Cette idée de degrés dans l’inspiration, ainsi affirmée par un éminent théologien méthodiste contemporain, nous paraît résulter de l’étude des documents bibliques, quelque combattue qu’elle ait été de divers côtés. Pour ne citer qu’un exemple, les parties historiques de l’Écriture, qui portent si visiblement le cachet du labeur du chroniqueur et de l’historien (documents compulsés, récits fragmentaires, incomplets, ou même divergents), n’ont visiblement pas nécessité une inspiration du même ordre que les parties prophétiques ou dogmatiques des livres saints. En laissant ainsi à l’action de ses collaborateurs humains une large place dans les matières qui n’intéressent pas directement la foi, Dieu a suivi la méthode qu’il suit dans l’œuvre ordinaire de sa grâce, qui agit sur l’homme en mettant en exercice toutes ses forces et toutes ses facultés. Dieu, qui ne fait pas de miracles inutiles, a laissé ses agents se servir de leurs souvenirs, de leurs informations, des sources manuscrites ou orales qui étaient à leur disposition, toutes les fois que cela était possible.

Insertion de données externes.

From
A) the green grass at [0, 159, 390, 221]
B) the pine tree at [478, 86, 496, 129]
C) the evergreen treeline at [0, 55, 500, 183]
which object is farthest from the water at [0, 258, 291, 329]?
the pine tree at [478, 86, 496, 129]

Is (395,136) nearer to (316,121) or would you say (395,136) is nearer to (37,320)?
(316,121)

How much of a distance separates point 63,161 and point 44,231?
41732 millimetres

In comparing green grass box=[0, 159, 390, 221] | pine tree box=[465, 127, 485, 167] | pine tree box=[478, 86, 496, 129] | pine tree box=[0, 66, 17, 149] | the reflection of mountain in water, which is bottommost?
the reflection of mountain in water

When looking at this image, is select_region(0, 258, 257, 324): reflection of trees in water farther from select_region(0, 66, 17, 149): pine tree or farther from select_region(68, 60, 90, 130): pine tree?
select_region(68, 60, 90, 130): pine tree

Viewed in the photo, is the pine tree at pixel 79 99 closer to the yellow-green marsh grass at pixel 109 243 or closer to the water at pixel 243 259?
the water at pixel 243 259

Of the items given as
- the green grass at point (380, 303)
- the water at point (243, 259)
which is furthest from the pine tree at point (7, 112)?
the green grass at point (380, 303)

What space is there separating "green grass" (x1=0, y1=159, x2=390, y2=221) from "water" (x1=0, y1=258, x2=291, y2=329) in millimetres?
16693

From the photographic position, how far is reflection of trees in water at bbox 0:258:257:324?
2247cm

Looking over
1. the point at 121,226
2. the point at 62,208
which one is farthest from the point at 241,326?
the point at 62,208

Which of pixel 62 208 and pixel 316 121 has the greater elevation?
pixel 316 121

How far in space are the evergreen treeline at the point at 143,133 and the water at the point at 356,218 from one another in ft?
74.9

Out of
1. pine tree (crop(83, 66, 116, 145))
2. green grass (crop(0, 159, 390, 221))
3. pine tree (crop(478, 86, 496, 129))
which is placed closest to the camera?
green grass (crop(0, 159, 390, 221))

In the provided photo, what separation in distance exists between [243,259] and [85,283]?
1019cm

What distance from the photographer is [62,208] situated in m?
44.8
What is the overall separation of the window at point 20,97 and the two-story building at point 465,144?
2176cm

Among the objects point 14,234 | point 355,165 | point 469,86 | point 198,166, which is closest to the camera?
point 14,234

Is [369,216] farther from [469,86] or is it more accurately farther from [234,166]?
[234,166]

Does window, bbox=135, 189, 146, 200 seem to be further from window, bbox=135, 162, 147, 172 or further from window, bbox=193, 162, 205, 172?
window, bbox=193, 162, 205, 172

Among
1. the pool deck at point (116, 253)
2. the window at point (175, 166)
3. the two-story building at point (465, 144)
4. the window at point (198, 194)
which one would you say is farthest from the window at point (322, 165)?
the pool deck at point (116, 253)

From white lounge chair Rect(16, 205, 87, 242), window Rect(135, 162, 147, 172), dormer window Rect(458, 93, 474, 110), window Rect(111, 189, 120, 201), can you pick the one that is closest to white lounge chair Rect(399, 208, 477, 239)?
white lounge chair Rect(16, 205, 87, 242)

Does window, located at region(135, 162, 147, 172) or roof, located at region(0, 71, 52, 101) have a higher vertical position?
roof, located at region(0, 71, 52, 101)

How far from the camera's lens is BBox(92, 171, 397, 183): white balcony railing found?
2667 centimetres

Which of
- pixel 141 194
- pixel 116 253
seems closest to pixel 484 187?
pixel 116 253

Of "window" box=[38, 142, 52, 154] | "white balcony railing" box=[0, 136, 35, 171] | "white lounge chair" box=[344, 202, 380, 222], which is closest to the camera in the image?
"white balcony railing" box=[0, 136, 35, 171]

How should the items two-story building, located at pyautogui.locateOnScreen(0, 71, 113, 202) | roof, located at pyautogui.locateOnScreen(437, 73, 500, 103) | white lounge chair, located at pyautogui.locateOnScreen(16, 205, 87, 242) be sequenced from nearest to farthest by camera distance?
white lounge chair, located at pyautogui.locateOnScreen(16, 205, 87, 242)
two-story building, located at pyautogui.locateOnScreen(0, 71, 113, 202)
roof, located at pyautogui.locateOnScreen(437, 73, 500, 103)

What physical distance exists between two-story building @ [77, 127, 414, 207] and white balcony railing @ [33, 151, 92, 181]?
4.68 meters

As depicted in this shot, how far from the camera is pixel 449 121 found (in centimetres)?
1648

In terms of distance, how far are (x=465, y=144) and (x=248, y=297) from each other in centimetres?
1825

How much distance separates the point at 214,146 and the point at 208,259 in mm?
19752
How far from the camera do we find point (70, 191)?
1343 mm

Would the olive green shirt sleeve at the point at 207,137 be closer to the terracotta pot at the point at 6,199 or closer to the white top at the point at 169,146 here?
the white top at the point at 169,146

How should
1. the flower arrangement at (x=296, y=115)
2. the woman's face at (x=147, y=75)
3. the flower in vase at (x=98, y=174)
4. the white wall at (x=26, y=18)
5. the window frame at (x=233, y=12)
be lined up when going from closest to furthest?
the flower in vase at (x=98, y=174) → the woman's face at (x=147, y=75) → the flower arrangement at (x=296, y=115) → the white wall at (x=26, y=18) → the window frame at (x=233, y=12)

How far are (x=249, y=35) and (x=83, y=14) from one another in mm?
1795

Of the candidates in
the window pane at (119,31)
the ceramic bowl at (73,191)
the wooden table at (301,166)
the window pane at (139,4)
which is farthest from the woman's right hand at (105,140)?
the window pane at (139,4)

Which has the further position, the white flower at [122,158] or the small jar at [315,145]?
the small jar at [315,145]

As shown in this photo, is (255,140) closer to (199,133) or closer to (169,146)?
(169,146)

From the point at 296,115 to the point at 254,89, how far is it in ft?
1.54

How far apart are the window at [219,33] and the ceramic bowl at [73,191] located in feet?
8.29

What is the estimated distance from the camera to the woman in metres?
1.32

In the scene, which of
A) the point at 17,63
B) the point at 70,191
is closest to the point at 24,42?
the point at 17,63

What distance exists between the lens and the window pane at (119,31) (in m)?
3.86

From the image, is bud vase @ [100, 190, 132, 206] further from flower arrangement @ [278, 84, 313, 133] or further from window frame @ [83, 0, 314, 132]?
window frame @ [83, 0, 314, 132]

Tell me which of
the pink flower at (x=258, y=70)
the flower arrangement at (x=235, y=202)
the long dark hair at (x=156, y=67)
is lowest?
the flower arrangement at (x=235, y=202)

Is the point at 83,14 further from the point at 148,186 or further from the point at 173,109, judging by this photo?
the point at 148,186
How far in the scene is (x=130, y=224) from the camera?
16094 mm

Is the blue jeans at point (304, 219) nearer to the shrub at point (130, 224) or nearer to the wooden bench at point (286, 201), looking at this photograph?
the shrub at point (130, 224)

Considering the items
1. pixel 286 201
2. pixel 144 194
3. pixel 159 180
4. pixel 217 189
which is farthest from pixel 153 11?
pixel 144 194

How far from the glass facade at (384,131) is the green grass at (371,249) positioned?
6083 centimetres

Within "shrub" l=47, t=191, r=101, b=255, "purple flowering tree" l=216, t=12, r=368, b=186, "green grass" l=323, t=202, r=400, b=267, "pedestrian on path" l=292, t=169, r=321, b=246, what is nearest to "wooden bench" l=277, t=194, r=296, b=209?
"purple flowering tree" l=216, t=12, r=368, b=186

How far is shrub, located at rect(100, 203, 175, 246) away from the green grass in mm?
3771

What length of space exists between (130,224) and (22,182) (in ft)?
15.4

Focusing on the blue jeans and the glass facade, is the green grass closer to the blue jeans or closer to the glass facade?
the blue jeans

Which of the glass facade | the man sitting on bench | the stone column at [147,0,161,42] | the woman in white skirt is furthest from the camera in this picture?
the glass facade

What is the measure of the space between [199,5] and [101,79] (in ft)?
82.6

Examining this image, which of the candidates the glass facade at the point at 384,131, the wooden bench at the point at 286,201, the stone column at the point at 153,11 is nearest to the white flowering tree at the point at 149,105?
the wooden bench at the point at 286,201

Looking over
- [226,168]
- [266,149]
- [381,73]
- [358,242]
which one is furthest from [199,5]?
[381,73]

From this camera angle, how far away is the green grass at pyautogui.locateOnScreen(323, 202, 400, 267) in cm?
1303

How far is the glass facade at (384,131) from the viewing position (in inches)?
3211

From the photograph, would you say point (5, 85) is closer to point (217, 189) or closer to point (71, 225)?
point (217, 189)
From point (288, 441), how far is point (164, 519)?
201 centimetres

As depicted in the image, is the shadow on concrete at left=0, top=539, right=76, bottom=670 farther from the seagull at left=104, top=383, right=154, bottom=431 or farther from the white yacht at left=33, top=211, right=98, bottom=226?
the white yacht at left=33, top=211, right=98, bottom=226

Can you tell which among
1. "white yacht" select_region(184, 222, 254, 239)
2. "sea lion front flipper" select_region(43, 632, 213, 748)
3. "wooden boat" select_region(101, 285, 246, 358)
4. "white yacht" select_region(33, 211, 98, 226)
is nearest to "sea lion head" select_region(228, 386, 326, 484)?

L’inspiration des écrivains sacrés n’est pas une simple exaltation de leurs facultés naturelles et ne saurait être confondue avec l’enthousiasme qu’inspire de grandes pensées. Ces hommes ne sont pas seulement des génies religieux de premier ordre, de tels génies ont existé dans l’Église chrétienne et ailleurs, mais leurs écrits ne sauraient être mis sur le même pied que ceux qui composent la Bible. L’inspiration est autre chose que l’enthousiasme, même religieux.

Elle est autre chose aussi que la sainteté. Sans doute, un chrétien a généralement une intelligence des vérités religieuses proportionnées à l’intensité de sa piété, et on peut entendre dans ce sens la parole de Jésus que « les cœurs purs verront Dieu ». Mais l’expérience nous apprend que la piété la plus vive ne préserve pas un homme d’erreurs parfois très graves, et qu’un saint peut être un assez mauvais théologien. Cette théorie, en faisant de tous les chrétiens des inspirés, à des degrés divers, refuse à l’enseignement apostolique un caractère normatif et définitif, et ouvre la porte à un complément de révélation que la conscience chrétienne aurait à formuler de siècle en siècle. C’est là méconnaître l’ensemble des faits et des déclarations bibliques. C’est oublier que les dons théopneustiques ont été accompagnés et légitimés par des dons miraculeux, dont la cessation a marqué aussi la fin de la Révélation.